What determines extent of down payment for loan?

If a borrower puts in his own money, he is likely to be less fickle when it comes to repaying the loan.

Be it a loan for home, education or car, banks expect you to pay a certain amount of cash upfront as margin money or down payment before the loan is disbursed. This amount, typically ranging from 5% to 25% of the loan sought or the total amount sanctioned, is the difference between the actual cost of your dream and the amount that the bank is willing to lend. The logic behind a down payment is that if a borrower puts in a portion of his own money to finance a purchase, he is likely to be less fickle when it comes to repaying the loan since defaulting would mean losing hard-earned cash.

But, in the face of growing risk consciousness, banks are demanding higher amounts as margin money. This might seem like bad news for borrowers, but given the inverse relationship between interest rates and down payment, they could end up paying a low rate. On the flip side, a large down payment might make the loan unaffordable. Thankfully, there are ways to bankroll this requirement even if you do not have ready cash.

The first thing to do is understand the factors considered in the calculation of a down payment. When it comes to real estate, the older the property, the higher the down payment.
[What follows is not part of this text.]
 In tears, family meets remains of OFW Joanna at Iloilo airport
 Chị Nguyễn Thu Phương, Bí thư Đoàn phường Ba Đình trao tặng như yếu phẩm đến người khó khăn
Also, if you don't get the property valued accurately beforehand by experts, you may find that the bank's estimate is lower than yours, which means that you have to fund the entire shortfall yourself. In the case of auto loans, the amount of margin money depends on the vehicle's resale value.

Typically, you'd have to shell out less for an Indica compared to, say, a Ford Fiesta. Similarly, for an education loan, admission to premier institutions like an IIT or IIM is likely to get the down payment halved, if not waived. Alternatively, try to bag a scholarship or some form of financial assistance. This is often included in the margin calculation, so the borrower has to finance a smaller portion. The bottom line—if you choose carefully, you can bring down the margin money component.

If you still can't afford it, consider pledging investments like shares, securities or fixed deposits in lieu of the down payment. Loans against securities promise instant liquidity without having to sell your assets. Based on the value of the securities pledged, the bank will provide an overdraft amount and transfer it to a current account in your name.

Says an HDFC executive: "If you have an insurance policy with an existing high surrender value, you could take a loan against it. The same holds true for an employee provident fund account that is at least five years old." If you can't provide any security, as a last resort, you may consider taking a personal loan to service the down payment. But, remember, this is a very expensive option.

According to the research bureau, "Consider it only if your monthly income is above Rs 10,000 and you have the ability to pay the loan from sources other than those taken into account for the other loan." So a personal loan can be taken by another earning member of the family. If you are falling short by a small amount, your credit card can bail you out, but only if you can repay the entire amount on time.